To właśnie na słynnej górze Karmel na wybrzeżu palestyńskim prorok Eliasz dostrzegł niewielką chmurę, która w okresie wielkiej suszy zapowiadała ożywczy deszcz mający spaść na spękaną od słońca ziemię. Ta zwykła chmura o kształcie stopy miała zapowiadać ową błogosławioną Niewiastę, zapowiedzianą później przez proroka Izajasza, która będzie Matką Zbawiciela. Z Jej dziewiczego łona miał wyjść Ten, który obmyje swoją krwią ziemię wysuszoną przez grzech i otworzy ludziom bramy łaski. Zgodnie z Tradycją z następców Eliasza wziął początek zakon karmelitów, dla którego Najświętsza Maryja jest Matką i ozdobą. Wedle słów wspomnianego Izajasza, „chwała Libanu dana jest jej, ozdoba Karmelu i Saronu” (por. Iz 35, 2).

+===+

ZADANIE PISEMNE 1:
Przepisz dokładnie wiersze wpisów, zaczynając od wiersza zawierającego „Is building window”, a kończąc na wierszu zawierającym „79.1 metres”, łącznie z oboma.
Tekst i wpisy pochodzą z różnych źródeł.

FRAGMENTY WPISÓW:
+===+

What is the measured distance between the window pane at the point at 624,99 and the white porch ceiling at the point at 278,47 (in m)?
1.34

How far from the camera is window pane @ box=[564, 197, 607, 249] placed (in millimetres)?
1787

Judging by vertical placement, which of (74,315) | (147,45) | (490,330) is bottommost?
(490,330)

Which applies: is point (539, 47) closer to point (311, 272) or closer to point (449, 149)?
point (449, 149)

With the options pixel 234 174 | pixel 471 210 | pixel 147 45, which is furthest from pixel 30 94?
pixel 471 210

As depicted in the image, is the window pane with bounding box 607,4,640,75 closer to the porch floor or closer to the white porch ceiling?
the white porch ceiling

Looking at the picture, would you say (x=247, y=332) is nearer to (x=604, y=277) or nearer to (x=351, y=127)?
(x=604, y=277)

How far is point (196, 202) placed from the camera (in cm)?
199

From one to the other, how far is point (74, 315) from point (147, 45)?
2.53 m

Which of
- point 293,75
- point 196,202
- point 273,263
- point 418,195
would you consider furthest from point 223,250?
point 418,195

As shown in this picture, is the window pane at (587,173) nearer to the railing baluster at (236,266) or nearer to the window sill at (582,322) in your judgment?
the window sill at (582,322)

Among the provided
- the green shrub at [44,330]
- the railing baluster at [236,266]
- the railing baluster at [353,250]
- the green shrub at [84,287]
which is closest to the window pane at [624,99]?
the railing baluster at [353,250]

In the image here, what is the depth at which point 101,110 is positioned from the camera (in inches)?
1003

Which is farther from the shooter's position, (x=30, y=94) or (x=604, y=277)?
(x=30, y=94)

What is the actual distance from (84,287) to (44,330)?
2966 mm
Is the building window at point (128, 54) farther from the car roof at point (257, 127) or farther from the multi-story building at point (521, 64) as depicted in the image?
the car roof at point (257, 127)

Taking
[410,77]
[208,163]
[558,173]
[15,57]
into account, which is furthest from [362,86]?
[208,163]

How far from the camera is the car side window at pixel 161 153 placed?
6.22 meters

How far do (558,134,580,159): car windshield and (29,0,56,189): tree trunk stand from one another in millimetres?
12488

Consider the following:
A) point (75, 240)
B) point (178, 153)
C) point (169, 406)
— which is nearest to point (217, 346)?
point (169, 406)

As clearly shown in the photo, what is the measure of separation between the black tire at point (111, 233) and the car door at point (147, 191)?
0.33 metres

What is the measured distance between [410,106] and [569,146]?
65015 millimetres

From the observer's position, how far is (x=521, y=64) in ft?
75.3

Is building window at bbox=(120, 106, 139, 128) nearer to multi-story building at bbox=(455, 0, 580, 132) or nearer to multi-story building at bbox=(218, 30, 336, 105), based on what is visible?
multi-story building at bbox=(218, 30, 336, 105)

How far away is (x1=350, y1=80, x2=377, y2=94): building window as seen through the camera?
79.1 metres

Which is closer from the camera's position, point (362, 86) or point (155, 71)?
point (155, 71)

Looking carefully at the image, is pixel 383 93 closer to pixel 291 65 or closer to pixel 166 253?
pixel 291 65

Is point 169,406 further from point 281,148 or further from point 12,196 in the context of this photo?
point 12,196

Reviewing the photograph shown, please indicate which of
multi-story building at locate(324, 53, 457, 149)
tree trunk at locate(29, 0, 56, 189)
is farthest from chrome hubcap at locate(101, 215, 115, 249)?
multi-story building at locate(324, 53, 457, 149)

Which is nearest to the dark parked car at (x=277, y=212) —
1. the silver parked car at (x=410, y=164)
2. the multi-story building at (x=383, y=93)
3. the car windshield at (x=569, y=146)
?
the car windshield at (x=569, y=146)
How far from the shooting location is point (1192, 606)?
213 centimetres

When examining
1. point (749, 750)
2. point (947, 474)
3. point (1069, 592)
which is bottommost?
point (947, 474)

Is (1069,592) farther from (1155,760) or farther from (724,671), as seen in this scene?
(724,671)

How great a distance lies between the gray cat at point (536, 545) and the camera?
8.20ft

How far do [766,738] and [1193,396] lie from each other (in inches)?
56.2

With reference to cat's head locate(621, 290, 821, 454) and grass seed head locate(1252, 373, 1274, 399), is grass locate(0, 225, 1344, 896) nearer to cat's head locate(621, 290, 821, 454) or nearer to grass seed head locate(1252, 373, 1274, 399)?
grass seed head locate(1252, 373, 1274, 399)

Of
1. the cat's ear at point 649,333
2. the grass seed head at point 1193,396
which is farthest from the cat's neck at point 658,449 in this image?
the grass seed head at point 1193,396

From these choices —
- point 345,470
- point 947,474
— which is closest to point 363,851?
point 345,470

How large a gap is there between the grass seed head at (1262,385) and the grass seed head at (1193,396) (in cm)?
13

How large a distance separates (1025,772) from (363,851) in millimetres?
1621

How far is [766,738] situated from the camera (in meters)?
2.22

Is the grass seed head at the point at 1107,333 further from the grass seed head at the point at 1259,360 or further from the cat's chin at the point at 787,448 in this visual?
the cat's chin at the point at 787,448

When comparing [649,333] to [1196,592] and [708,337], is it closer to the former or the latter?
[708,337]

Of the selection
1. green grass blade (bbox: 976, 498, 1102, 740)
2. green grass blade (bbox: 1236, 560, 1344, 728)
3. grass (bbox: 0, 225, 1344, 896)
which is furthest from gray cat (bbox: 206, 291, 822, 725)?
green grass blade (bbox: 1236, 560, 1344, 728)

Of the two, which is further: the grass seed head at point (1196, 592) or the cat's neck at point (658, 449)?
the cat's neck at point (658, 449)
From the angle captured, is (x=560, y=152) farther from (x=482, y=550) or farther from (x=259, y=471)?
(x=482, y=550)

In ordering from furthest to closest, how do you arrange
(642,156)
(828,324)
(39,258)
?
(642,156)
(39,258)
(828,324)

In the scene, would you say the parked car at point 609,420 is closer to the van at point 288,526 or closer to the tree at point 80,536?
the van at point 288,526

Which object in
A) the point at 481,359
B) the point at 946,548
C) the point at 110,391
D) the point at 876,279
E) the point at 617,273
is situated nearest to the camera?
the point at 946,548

+===+

ZADANIE PISEMNE 2:
Powtórz dokładnie cały tekst o górze Karmel.

WYNIK ZADANIA 1:
Is building window at bbox=(120, 106, 139, 128) nearer to multi-story building at bbox=(455, 0, 580, 132) or nearer to multi-story building at bbox=(218, 30, 336, 105), based on what is visible?
multi-story building at bbox=(218, 30, 336, 105)

How far away is (x1=350, y1=80, x2=377, y2=94): building window as seen through the camera?
79.1 metres

WYNIK ZADANIA 2:
To właśnie na słynnej górze Karmel na wybrzeżu palestyńskim prorok Eliasz dostrzegł niewielką chmurę, która w okresie wielkiej suszy zapowiadała ożywczy deszcz mający spaść na spękaną od słońca ziemię. Ta zwykła chmura o kształcie stopy miała zapowiadać ową błogosławioną Niewiastę, zapowiedzianą później przez proroka Izajasza, która będzie Matką Zbawiciela. Z Jej dziewiczego łona miał wyjść Ten, który obmyje swoją krwią ziemię wysuszoną przez grzech i otworzy ludziom bramy łaski. Zgodnie z Tradycją z następców Eliasza wziął początek zakon karmelitów, dla którego Najświętsza Maryja jest Matką i ozdobą. Wedle słów wspomnianego Izajasza, „chwała Libanu dana jest jej, ozdoba Karmelu i Saronu” (por. Iz 35, 2).